TASK PROMPT: Retype the data from the line containing "Looking at the scene and considering" through the end of the data, inclusive.

DATA FOR THIS EXERCISE:

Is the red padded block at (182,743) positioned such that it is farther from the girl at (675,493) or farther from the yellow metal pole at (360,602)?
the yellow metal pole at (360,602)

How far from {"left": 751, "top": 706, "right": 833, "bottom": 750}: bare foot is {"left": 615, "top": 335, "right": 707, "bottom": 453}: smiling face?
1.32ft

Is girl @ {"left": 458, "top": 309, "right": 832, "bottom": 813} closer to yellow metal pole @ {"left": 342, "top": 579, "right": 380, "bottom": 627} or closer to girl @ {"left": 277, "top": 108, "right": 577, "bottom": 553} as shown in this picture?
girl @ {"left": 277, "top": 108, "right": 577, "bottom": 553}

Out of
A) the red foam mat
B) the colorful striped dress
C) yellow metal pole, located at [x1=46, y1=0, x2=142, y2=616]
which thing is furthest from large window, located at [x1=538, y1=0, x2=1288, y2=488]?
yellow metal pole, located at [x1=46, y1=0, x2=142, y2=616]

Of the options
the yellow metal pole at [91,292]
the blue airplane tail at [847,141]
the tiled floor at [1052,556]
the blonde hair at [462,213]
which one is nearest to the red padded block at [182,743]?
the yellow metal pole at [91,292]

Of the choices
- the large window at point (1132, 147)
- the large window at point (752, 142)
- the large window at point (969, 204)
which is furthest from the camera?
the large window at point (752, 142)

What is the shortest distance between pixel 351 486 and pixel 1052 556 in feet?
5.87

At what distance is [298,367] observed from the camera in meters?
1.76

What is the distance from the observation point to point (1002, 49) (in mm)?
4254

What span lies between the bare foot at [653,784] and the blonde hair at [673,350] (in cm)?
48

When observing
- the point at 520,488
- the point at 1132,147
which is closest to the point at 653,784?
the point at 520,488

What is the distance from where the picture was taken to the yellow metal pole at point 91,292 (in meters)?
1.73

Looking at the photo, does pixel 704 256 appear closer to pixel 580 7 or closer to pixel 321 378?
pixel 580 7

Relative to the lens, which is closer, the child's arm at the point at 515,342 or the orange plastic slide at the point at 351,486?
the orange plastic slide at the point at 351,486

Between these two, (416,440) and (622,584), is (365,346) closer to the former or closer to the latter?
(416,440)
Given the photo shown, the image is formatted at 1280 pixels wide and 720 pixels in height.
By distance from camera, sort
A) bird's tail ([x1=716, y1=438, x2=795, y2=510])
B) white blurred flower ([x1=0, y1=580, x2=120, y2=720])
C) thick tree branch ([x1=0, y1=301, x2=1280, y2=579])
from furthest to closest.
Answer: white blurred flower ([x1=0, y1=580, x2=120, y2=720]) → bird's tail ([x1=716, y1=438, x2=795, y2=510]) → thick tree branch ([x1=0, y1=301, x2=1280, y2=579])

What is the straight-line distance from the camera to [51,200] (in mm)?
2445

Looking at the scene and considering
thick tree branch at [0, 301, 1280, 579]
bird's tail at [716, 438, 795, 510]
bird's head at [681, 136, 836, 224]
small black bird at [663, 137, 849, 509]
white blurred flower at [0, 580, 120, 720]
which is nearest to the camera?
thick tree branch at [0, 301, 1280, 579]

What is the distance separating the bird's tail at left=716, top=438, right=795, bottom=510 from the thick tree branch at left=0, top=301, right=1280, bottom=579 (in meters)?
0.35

ANSWER BELOW:
Looking at the scene and considering
thick tree branch at [0, 301, 1280, 579]
bird's tail at [716, 438, 795, 510]
bird's head at [681, 136, 836, 224]
small black bird at [663, 137, 849, 509]
white blurred flower at [0, 580, 120, 720]
which is nearest to the camera?
thick tree branch at [0, 301, 1280, 579]

What is the distance separating the bird's tail at left=716, top=438, right=795, bottom=510 from the thick tree branch at left=0, top=301, right=1280, bottom=579 (in meters)?
0.35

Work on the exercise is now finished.